> **Tâche à faire 1**
Dans l'extrait sur Bagnall, qui le remplaça en 1825 comme imprimeur du Journal de l'Assemblée ?
> **Tâche à faire 2**
Recopiez l'extrait sur Bagnall entre « Tentant de renforcer » et « soit de particuliers. », ces deux passages compris.

À titre d’imprimeur du gouvernement, Bagnall vit ses problèmes aggravés par son activité politique. Même s’il avait été défait aux élections générales de 1812, qui furent chaudement disputées, il remporta la victoire à une élection partielle en 1813. Membre actif de l’Assemblée au cours de la session suivante, en 1817, Bagnall perdit son siège aux élections générales de 1818. Nommé greffier de l’Assemblée cette dernière année, il conserva ce poste pendant la courte session de 1820, la dernière à avoir lieu sous le mandat du lieutenant-gouverneur Smith. Les alliés politiques de Bagnall, Palmer et Angus Macaulay*, s’opposèrent au mouvement populaire mis sur pied avec succès par John Stewart* en vue d’obtenir le rappel de Smith. Le successeur de Smith, John Ready*, annonça la tenue d’élections pour l’automne de 1824 ; Palmer subit alors la défaite, et Bagnall se retrouva avec peu d’amis au sein de la nouvelle Assemblée. Participant à la session de janvier 1825 en tant que greffier de l’ancienne Assemblée, Bagnall fut non seulement démis de ses fonctions lucratives de greffier, mais remplacé en outre au poste d’imprimeur du Journal de l’Assemblée par son ancien apprenti, James Douglas Haszard, lequel avait appuyé le mouvement en faveur du rappel de Smith.

Tentant de renforcer sa vague position d’imprimeur du roi, titre qu’il détenait toujours, Bagnall commença à publier en 1826 la Royal Gazette and Prince Edward Island Recorder, la Prince Edward Island Gazette ayant cessé de paraître en 1822, probablement pour des raisons financières. Créé pour faire pièce au Prince Edward Island Register de Haszard, qui paraissait régulièrement depuis juillet 1823, le journal de Bagnall ne fut publié que sporadiquement jusqu’en juin 1827 et reçut peu d’aide financière, soit du gouvernement, soit de particuliers.

En 1828, Bagnall publia son dernier journal, le Phenix ;c’était la première fois dans l’île que des citoyens se regroupaient pour parrainer un journal. Même si celui-ci avait pour but déclaré de donner aux adversaires des mesures présentées à l’Assemblée un point de vue différent de celui du Register de Haszard, son véritable objectif était de gagner des appuis en faveur de Palmer, lequel cherchait à reprendre son siège à l’Assemblée d’où il avait été expulsé en mars. Le journal, qui contenait de nombreuses lettres bien écrites à l’attention du rédacteur en chef, dut recueillir un certain appui. En effet, après la défaite de Palmer à l’élection partielle, on annonça des projets ambitieux en vue d’accroître le volume du journal et de poursuivre sa publication, mais la presse de Bagnall était en mauvais état et ne possédait pas suffisamment de jeux de caractères ; les projets ne se concrétisèrent donc jamais.

> **Données fournies**

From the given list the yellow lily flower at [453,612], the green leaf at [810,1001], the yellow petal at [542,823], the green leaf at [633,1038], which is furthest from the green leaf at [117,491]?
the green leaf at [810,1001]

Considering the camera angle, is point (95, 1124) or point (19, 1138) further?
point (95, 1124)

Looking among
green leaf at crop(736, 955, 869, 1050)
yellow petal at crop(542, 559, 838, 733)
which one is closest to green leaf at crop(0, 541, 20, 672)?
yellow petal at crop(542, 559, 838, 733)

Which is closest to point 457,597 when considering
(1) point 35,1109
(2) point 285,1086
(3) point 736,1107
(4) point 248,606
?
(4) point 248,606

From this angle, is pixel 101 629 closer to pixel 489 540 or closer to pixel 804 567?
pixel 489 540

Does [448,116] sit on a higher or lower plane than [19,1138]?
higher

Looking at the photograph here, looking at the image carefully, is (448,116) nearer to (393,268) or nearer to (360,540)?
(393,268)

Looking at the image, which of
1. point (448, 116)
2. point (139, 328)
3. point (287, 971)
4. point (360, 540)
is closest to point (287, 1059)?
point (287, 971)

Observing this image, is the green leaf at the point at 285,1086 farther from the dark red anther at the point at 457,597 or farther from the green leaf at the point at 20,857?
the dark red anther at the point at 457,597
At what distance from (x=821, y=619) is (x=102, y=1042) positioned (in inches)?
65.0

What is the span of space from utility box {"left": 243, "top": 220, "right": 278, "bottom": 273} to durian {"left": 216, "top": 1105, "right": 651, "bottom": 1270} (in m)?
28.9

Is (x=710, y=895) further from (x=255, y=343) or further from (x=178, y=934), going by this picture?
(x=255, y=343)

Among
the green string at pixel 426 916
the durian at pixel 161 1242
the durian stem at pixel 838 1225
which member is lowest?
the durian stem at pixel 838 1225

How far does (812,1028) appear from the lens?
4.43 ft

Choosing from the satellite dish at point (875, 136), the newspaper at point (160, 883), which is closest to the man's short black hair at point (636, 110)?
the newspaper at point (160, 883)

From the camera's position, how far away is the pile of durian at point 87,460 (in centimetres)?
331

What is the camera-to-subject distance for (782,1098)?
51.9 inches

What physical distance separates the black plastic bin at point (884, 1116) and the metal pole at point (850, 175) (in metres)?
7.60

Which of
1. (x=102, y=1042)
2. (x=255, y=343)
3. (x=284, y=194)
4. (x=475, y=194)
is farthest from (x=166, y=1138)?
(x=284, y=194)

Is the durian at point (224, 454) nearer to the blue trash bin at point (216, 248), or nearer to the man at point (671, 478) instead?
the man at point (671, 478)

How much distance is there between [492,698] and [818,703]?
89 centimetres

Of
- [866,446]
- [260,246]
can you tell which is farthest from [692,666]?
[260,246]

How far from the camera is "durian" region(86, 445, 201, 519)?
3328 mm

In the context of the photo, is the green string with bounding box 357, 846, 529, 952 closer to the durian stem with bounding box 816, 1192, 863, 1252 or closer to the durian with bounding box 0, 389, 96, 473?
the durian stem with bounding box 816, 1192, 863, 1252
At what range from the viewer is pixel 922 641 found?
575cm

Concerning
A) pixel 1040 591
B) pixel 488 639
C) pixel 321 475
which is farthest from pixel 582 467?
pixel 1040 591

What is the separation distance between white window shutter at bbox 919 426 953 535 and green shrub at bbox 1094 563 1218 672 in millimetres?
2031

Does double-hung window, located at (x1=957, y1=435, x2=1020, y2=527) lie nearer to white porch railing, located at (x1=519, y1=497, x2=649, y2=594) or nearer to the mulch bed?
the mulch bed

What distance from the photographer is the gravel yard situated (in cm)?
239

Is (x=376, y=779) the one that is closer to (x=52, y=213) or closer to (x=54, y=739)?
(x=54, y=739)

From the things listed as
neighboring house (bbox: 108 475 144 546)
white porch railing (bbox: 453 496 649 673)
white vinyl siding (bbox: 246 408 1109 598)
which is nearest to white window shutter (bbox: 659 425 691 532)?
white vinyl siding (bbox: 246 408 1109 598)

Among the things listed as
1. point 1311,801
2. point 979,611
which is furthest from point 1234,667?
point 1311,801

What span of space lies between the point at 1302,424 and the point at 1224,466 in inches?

> **Bonne réponse 1**
Son ancien apprenti, James Douglas Haszard.

> **Bonne réponse 2**
Tentant de renforcer sa vague position d’imprimeur du roi, titre qu’il détenait toujours, Bagnall commença à publier en 1826 la Royal Gazette and Prince Edward Island Recorder, la Prince Edward Island Gazette ayant cessé de paraître en 1822, probablement pour des raisons financières. Créé pour faire pièce au Prince Edward Island Register de Haszard, qui paraissait régulièrement depuis juillet 1823, le journal de Bagnall ne fut publié que sporadiquement jusqu’en juin 1827 et reçut peu d’aide financière, soit du gouvernement, soit de particuliers.